**SOURCE PASSAGE**
The Capture of Reality

When creating experiences for Immersive Virtual Reality, there are essentially two approaches. The first one of these is manual construction through Computer-Generated Imagery (CGI), and is how most games and VR experiences are made.  The second approach is far more automatic and attempts to ‘capture reality’ instead of actively generating it. It is this approach that we will discuss in this entry. In addition to presenting the technicalities of the methods of capture, we will also discuss its limitations, and provide an innovative example of how these can be solved in the future, drawn from a student project at the University of Bergen.

An early 360° camera — horisontally at least — probably the first with a synchronised shutter.

360° Video

In a previous article on Virtual Reality Journalism, we discussed how 360° 3D cameras can be used to present a user to an immersive experience. This approach has several unique benefits. First of all, it is far less time-consuming to capture and re-use already existing physical environments, instead of spending time creating it through 3D modelling. The same is perhaps especially the case when the environment involves any human actors, as it easier to avoid the uncanny valley effect and simultaneously maintain high standards of realism when using image capture equipment, than it is to create it with 3D animation.

How does it work?

360° cameras usually comprise two or more (ultra-)wide angle lenses. In the case of cameras with just two lenses, such as the GEAR 360 or Ricoh Theta V, each of these lenses then have to be able to capture 180° degrees horizontally and vertically. The recordings from these lenses, when raw straight from the camera, are separate — and need to be stitched together with software (for instance) an equirectangular view to compose a spherical view of 360° (See Illustration 2). Illustration 1 illustrates how the equirectangular format works, in the format of a world map, perhaps our most relatable example of spherical / global shapes presented in the format of rectangles.

Illustration 1: A relatable example of the equirectangular format. The furthest point west is close to the furthest point east, and as such we deal with a ‘sphere’, or more rightly globe, that is stretched out to a rectangle. The closer we get to the poles, such as Antarctica, the more the image is stretched, as the circumference of the earth is lesser at the poles.
Illustration 2: In this equirectangular photo, captured with a Ricoh Theta V, we see the same effect as in Illustration 1. My hands, which enclose the bottom of the camera, are given the same effects as Antarctica in the map. The stairs, however, which appear to be circular are straight, but it’s bending by the lenses are especially clear when viewing it ‘equirectangularly’.

When an equirectangular image is viewed through an HMD or a smartphone, the software selects only about 110° of 360° of the image, relying on the sensors in the HMD or phone on which degrees of the image to present.

**TASK TO COMPLETE**
Quote the stretch from "In a previous" through "does it work?" in the passage on capturing reality for virtual reality. The material is taken from a different source than the passage on capturing reality for virtual reality.

**RECORDS PROVIDED**
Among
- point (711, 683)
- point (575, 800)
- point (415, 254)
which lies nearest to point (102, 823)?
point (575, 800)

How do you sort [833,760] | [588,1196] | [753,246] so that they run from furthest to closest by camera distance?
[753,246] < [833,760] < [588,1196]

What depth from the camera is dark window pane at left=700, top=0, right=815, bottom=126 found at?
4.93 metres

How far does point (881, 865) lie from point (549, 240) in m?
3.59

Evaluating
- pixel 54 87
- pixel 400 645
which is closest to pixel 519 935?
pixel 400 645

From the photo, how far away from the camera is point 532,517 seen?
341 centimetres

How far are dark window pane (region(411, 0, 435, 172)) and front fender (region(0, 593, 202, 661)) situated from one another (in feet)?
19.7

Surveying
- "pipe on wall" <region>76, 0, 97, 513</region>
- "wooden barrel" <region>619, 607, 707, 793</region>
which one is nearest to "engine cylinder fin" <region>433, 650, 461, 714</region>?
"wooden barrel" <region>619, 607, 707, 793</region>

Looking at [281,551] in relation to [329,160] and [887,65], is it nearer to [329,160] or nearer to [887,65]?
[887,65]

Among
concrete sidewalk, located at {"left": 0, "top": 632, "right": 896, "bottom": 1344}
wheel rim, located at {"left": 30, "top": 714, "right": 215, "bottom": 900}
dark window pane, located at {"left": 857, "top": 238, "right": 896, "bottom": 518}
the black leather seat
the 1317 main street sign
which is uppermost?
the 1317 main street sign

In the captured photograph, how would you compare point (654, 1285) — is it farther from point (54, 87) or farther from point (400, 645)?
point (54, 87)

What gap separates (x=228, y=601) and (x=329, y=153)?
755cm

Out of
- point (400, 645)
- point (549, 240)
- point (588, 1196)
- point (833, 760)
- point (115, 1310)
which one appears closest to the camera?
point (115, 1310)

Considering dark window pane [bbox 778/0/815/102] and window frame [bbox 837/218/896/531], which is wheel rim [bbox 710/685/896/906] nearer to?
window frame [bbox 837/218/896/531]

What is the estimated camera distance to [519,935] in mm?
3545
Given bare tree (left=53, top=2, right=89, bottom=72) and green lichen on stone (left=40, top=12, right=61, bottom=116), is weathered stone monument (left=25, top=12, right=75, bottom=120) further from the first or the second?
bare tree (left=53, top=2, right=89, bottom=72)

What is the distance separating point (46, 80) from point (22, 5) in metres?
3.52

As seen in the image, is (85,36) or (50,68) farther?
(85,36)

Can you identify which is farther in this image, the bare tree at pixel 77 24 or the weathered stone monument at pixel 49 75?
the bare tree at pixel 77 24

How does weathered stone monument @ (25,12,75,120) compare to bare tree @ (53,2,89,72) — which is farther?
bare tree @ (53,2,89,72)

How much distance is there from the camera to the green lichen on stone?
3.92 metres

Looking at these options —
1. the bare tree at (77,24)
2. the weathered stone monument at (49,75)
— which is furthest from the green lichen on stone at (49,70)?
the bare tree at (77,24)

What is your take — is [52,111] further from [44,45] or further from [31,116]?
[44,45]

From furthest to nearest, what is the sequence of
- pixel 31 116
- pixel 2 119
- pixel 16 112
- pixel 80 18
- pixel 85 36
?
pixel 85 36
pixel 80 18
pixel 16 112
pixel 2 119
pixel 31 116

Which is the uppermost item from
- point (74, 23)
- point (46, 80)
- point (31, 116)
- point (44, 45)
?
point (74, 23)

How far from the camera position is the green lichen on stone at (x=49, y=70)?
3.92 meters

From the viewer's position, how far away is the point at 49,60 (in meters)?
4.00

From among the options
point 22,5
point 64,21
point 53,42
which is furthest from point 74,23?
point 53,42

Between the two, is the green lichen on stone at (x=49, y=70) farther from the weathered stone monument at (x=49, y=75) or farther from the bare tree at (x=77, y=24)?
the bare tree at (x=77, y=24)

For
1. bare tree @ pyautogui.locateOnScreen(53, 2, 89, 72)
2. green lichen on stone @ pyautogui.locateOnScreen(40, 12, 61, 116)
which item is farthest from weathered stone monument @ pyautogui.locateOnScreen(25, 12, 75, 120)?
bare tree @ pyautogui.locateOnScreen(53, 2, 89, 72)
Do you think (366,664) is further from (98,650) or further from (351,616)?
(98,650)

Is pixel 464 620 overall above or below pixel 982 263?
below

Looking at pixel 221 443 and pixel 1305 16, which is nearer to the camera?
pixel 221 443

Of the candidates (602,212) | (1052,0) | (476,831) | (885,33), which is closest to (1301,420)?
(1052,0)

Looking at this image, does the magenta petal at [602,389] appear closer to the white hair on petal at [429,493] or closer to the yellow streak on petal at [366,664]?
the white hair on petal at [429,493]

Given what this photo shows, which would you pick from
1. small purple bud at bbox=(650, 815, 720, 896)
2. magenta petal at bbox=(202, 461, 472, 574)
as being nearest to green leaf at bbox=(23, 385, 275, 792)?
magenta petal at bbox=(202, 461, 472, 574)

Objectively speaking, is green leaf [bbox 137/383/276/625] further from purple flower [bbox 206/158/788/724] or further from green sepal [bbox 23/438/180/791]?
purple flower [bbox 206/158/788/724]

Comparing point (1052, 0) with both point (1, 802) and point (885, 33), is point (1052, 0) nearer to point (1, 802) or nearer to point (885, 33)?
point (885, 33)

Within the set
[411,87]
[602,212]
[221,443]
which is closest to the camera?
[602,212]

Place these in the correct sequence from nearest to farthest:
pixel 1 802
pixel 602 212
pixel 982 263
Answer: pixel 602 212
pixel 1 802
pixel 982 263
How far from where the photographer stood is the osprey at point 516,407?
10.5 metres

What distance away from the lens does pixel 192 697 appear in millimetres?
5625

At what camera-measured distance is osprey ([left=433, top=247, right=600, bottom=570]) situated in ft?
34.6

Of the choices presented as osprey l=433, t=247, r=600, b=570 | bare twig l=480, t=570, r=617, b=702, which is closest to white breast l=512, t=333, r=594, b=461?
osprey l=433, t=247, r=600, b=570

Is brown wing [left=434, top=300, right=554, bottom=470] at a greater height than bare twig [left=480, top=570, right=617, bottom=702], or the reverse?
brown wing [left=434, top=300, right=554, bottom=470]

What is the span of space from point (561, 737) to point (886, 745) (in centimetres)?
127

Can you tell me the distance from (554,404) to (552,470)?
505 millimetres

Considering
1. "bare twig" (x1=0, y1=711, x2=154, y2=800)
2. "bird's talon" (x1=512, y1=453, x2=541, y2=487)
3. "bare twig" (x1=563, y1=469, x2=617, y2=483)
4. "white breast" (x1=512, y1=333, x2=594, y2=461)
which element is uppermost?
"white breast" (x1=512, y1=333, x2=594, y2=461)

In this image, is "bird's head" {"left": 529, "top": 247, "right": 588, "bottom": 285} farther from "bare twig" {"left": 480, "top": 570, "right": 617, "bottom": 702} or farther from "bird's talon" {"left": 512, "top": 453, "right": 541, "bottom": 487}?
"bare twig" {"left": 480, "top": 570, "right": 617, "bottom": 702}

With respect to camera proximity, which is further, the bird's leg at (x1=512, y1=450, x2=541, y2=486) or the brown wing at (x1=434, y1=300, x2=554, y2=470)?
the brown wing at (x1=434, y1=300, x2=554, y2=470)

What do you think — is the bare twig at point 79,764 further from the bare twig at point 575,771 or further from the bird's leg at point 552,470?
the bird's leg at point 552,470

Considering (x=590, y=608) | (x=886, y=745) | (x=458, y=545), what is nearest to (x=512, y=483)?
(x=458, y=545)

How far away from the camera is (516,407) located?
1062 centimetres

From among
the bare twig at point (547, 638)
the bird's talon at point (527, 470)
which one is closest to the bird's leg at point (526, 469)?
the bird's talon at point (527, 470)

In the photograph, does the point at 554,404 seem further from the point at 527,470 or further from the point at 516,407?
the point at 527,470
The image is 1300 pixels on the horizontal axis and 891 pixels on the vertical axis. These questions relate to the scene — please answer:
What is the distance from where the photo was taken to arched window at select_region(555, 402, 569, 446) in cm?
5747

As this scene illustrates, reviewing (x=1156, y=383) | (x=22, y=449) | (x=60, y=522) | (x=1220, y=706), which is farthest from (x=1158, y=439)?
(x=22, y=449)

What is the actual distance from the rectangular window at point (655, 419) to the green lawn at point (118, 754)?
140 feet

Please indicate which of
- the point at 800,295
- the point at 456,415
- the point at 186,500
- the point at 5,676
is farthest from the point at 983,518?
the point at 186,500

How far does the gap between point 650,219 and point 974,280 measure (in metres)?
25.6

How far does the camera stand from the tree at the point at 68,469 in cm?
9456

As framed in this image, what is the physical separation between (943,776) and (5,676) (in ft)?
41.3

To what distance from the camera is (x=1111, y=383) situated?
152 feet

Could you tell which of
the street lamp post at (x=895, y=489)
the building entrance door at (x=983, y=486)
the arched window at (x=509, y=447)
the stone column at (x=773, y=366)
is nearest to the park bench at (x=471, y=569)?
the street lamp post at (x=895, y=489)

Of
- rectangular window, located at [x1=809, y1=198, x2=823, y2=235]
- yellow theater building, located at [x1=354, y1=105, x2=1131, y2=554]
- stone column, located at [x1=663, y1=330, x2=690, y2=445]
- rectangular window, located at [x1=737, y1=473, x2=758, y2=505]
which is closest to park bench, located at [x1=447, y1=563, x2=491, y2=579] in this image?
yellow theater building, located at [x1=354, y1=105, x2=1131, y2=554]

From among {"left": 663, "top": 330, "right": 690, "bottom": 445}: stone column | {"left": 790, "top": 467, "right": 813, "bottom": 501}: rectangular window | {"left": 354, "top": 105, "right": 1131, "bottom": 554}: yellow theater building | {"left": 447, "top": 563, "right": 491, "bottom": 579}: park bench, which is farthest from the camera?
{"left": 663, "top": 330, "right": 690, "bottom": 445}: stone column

**TASK ANSWER**
In a previous article on Virtual Reality Journalism, we discussed how 360° 3D cameras can be used to present a user to an immersive experience. This approach has several unique benefits. First of all, it is far less time-consuming to capture and re-use already existing physical environments, instead of spending time creating it through 3D modelling. The same is perhaps especially the case when the environment involves any human actors, as it easier to avoid the uncanny valley effect and simultaneously maintain high standards of realism when using image capture equipment, than it is to create it with 3D animation.

How does it work?